Inside the admin portal, the team selects the type of diagnostic — there are already individual ones built for one-time projects, and a separate flow for embedded engagements.

Once a customer's data is in, the diagnostic API does the heavy lifting. It takes the information from their CRM and their intake form and automatically finds and grades everything based on what it sees in their systems. The results populate into a scorecard view.

From there, an admin can go through the findings, edit and refine the scores, upload transcripts, and make sure everything is graded appropriately before sharing it with the customer.


Findings, Scores, and the Power 10

The diagnostic produces a set of scored findings — a visual scorecard that highlights where the customer's go-to-market operation stands and where the biggest gaps are.

There's also a metrics layer called the Power 10, which gives another angle on the same data. Together, the findings and the Power 10 paint a clear picture of what needs attention.


From Diagnostic to Roadmap

Once everything is scored, the diagnostic generates a roadmap — a phased plan of the work that needs to happen.

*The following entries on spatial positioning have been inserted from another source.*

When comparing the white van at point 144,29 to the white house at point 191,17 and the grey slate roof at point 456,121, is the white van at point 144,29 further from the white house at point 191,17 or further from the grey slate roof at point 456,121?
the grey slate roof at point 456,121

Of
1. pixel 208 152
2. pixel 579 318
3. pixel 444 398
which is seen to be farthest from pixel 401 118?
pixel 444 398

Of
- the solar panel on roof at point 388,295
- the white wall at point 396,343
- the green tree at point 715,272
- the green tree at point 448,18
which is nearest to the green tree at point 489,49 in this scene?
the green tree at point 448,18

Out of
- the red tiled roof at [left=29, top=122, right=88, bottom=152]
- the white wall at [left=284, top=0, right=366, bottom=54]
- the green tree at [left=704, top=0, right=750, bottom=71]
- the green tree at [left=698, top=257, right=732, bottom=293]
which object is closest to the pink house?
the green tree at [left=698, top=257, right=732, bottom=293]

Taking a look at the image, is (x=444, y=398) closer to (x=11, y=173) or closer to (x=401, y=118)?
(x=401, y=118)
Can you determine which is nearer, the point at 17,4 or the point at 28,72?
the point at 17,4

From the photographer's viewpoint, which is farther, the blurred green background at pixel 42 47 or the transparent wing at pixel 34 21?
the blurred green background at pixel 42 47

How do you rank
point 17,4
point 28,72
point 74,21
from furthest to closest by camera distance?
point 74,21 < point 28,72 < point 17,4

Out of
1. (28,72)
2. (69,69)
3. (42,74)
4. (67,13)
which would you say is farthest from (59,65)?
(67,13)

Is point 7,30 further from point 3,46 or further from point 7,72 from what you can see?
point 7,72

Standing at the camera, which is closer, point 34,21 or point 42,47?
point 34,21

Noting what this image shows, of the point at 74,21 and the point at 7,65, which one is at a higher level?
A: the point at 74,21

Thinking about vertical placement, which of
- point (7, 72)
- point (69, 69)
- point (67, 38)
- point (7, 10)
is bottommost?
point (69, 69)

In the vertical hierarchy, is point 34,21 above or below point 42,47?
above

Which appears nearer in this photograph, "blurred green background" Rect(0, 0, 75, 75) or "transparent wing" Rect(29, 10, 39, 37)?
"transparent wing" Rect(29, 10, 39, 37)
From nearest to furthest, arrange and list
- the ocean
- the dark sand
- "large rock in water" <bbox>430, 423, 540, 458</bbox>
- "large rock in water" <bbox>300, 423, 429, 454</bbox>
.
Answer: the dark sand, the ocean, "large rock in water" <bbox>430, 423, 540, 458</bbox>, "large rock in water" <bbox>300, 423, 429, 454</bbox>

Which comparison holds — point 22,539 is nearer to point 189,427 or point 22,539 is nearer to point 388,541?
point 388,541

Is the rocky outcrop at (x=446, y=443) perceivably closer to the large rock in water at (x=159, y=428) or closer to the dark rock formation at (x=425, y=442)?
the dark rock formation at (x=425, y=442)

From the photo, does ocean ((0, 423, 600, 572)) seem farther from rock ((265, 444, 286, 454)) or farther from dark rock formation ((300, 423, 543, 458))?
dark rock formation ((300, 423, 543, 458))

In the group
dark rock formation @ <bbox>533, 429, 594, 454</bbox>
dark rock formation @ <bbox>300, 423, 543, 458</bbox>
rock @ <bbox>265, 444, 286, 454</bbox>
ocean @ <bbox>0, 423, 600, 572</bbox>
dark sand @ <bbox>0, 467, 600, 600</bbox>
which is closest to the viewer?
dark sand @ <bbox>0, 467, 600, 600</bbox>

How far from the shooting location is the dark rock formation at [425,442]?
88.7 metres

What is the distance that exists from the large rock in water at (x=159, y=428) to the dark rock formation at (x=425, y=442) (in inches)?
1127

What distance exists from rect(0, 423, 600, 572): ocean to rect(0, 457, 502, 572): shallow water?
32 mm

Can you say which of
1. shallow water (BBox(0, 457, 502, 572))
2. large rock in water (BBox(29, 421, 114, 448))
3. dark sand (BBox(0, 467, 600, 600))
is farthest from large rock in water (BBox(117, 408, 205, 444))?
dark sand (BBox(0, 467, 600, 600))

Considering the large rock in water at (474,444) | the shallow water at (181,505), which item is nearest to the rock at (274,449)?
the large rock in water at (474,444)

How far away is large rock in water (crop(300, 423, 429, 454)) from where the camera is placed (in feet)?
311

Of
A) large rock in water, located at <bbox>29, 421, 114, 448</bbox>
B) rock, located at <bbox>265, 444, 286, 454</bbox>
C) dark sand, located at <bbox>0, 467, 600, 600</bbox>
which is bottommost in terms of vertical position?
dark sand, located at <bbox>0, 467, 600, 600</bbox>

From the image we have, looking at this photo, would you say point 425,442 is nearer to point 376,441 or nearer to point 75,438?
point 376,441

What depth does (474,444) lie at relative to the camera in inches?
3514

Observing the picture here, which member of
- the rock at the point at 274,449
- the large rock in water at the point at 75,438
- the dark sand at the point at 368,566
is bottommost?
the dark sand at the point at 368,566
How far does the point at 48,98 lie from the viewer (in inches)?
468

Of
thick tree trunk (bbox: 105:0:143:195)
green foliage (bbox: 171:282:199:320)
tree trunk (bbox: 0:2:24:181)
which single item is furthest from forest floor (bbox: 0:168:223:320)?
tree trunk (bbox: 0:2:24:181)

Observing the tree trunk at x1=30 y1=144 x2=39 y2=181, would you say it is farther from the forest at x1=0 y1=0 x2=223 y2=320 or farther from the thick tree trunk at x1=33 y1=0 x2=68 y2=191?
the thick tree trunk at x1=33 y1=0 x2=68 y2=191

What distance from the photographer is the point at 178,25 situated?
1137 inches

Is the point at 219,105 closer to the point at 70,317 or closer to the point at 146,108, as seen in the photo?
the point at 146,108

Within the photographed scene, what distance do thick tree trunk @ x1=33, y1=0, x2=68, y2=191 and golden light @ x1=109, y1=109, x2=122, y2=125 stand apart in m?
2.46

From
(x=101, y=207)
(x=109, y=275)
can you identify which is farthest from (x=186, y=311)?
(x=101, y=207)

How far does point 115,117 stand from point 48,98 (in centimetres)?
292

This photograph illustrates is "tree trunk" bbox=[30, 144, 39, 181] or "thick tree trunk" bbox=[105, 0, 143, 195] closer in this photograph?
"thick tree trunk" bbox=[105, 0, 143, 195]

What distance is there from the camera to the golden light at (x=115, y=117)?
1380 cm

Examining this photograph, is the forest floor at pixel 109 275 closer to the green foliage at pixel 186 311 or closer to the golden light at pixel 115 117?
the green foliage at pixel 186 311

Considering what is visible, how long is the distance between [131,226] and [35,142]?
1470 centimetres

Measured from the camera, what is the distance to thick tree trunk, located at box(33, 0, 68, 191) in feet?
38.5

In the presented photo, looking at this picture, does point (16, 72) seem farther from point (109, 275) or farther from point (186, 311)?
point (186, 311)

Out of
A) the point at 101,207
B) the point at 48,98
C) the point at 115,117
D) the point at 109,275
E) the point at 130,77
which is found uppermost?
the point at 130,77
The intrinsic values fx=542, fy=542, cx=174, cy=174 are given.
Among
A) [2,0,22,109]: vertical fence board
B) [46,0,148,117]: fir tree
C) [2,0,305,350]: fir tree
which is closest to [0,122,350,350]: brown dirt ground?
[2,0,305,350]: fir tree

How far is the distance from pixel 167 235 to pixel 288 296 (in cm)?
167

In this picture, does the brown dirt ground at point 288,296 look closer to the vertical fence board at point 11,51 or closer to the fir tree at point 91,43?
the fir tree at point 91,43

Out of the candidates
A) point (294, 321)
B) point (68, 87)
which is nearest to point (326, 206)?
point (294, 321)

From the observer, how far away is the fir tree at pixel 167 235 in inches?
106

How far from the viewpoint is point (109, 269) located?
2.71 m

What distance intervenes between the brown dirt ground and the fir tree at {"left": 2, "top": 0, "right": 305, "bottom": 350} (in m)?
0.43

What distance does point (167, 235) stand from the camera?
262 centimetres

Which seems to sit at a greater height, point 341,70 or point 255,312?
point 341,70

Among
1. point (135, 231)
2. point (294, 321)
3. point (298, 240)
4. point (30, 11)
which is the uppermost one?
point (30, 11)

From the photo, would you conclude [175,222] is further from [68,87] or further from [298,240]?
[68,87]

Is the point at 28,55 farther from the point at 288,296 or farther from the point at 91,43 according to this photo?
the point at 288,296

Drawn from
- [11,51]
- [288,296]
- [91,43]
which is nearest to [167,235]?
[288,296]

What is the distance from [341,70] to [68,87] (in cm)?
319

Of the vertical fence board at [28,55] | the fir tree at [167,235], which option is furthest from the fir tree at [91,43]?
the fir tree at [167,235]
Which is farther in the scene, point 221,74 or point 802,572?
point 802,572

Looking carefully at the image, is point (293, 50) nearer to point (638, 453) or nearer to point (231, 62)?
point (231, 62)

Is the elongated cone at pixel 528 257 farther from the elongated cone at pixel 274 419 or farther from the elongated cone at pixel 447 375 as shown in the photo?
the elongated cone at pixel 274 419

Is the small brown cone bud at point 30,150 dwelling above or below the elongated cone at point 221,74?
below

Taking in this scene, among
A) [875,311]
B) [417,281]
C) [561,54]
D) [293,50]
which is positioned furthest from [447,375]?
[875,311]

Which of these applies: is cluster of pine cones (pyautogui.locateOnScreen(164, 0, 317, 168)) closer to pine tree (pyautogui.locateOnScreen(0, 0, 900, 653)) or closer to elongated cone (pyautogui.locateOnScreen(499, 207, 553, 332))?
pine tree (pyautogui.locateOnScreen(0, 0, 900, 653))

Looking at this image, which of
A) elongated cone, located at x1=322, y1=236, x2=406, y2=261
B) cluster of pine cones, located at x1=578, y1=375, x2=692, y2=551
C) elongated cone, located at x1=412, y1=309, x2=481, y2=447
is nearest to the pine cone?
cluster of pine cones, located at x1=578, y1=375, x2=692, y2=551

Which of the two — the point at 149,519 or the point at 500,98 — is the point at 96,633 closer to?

Each phase is scoped based on how quickly the customer wants to move. A larger company can start at a base engagement and move at a steadier pace. A company that wants to go fast can choose a bigger engagement and compress the phases.

From the roadmap, the team puts together a statement of work, lines up the first set of projects to knock out, and uses it to set up the pre-kickoff.


Quarterly Iteration

The diagnostic isn't a one-time thing. Every quarter, the team runs it again for existing customers — checking how their scorecard looks, identifying the biggest remaining gaps, and reprioritizing.

Where are the critical issues? Where do we have no visibility at all? Those are the questions the diagnostic answers on an ongoing basis.


A Living Tool

The way the diagnostic looks and works is constantly evolving. The team keeps iterating on it, keeps making it better, and keeps incorporating AI into the process. It's a tool everyone at the company should get familiar with and know how to use — and there will be an environment to practice with it hands-on.